Excerpt provided –
From Rote Memorization to Logical Games: Can AIs Truly Do Science?

The new yardstick for “scientific” AI

Rote memorization or scientific reasoning? That debate has sharpened after Science magazine asked a simple question with a profound sting: how will we know if AI is smart enough to do science? Chinese tech outlet Huxiu (虎嗅) spotlighted the argument, noting that large language models (LLMs) now draft papers, summarize literature, and even sketch experimental workflows—yet their triumphs on popular exams may say more about training data than genuine understanding.

Benchmarks are breaking

Models have been trained on much of the open internet. That means widely used academic benchmarks—like MMLU for multi-task language understanding—risk contamination, turning tough tests into glorified memory checks. Researchers call this “data pollution.” Enter GPQA, a graduate-level, Google-verified science QA benchmark designed to be intractable to web search. Even domain experts, with unlimited internet access, only score roughly 65–70%. When OpenAI’s o1 series reportedly surpassed 80% on the GPQA-Diamond split, it reignited debate: is this recall of patterns at scale—or evidence of multi-step scientific reasoning?

From final answers to process supervision

A growing consensus says outcomes aren’t enough; the path matters. New evaluation frameworks emphasize process supervision, auditing each reasoning step: did the model consider temperature and pressure, anticipate side reactions, and diagnose anomalies when experiments fail? This approach exposes “logical hallucinations” behind fluent scientific prose, prioritizing rigor over rhetoric. It also mirrors real lab practice, where careful inference and error analysis often count as much as the final result.

The real proving ground: closed-loop labs

The frontier test is “closed-loop automated discovery,” where AI steers robot chemists or computing pipelines toward open-ended goals—say, a better carbon-capture material—then updates hypotheses on the fly as data arrives. Can an AI distinguish model bias from measurement error? Can it learn from a handful of experiments and converge on truth? That reflective capacity is fast becoming the gold standard. And the geopolitical backdrop matters: U.S. export controls on advanced chips constrain compute for Chinese labs, nudging the field—both in China and globally—toward data- and reasoning-efficient approaches, smarter evaluation, and automation that extracts more from fewer trials. Chinese internet firms such as Baidu (百度) and Alibaba (阿里巴巴), alongside top universities, are investing in AI-for-science; however, concrete progress toward fully autonomous “digital scientists” remains incremental.

Outlook: redefining what we measure

The point isn’t to replace scientists but to forge a new collaboration model. As evaluations shift from exam scores to logical rigor, corrective skill in experiments, and cross-disciplinary generalization, we may get closer to knowing when an AI truly “does science.” Until then, each new benchmark—and each closed-loop run—poses the real question behind the hype: not what an AI can recite, but what it can discover.

Exercises –
A – In the article on whether AI can do science, roughly what score do domain experts with unlimited internet access reach on GPQA?
B – Output the article's text without any changes, everything from "The point isn’t" down to "it can discover.".
These records have no connection to the article.

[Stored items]

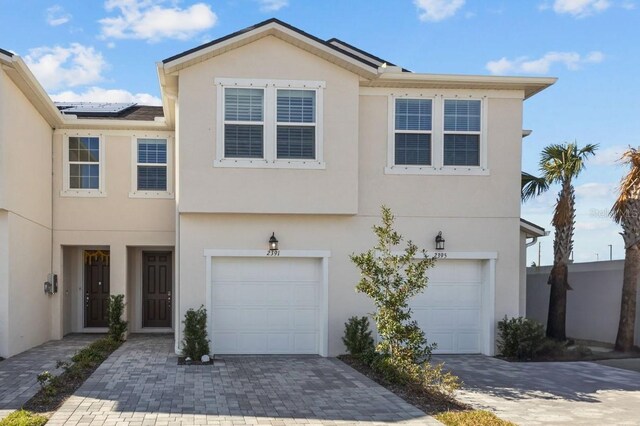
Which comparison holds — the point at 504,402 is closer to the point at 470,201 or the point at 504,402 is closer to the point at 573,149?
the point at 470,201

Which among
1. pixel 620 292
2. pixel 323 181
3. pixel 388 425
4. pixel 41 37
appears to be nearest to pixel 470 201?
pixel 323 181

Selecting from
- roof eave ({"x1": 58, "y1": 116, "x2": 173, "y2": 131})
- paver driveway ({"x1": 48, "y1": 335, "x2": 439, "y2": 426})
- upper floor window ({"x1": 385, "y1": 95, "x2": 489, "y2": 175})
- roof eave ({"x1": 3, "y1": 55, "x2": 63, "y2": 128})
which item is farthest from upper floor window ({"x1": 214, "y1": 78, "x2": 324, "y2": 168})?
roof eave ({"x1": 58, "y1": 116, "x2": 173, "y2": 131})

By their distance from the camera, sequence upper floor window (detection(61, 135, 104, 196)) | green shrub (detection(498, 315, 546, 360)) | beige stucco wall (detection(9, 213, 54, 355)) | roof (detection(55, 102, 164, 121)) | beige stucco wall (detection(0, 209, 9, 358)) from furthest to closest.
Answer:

---

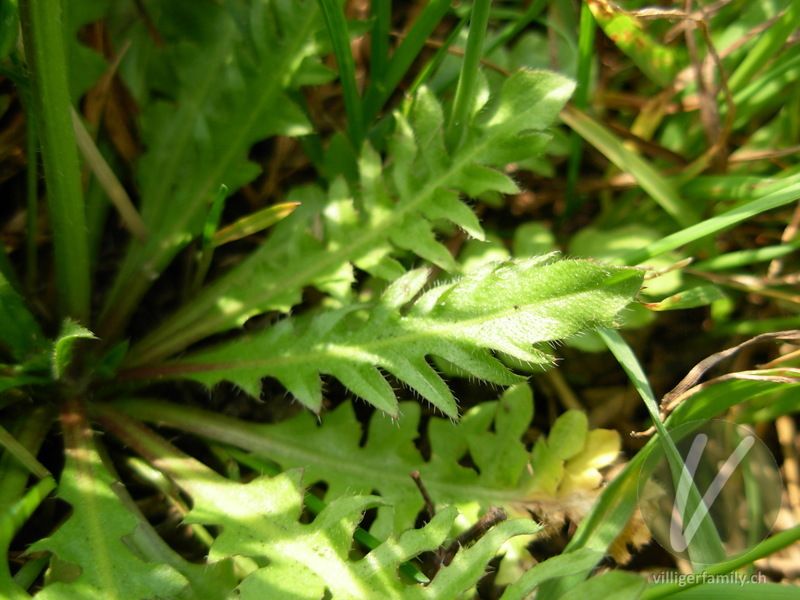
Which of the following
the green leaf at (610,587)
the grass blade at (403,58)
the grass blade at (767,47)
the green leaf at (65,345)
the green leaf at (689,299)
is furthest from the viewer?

Solved tasks –
A – Roughly 65–70%.

B –
The point isn’t to replace scientists but to forge a new collaboration model. As evaluations shift from exam scores to logical rigor, corrective skill in experiments, and cross-disciplinary generalization, we may get closer to knowing when an AI truly “does science.” Until then, each new benchmark—and each closed-loop run—poses the real question behind the hype: not what an AI can recite, but what it can discover.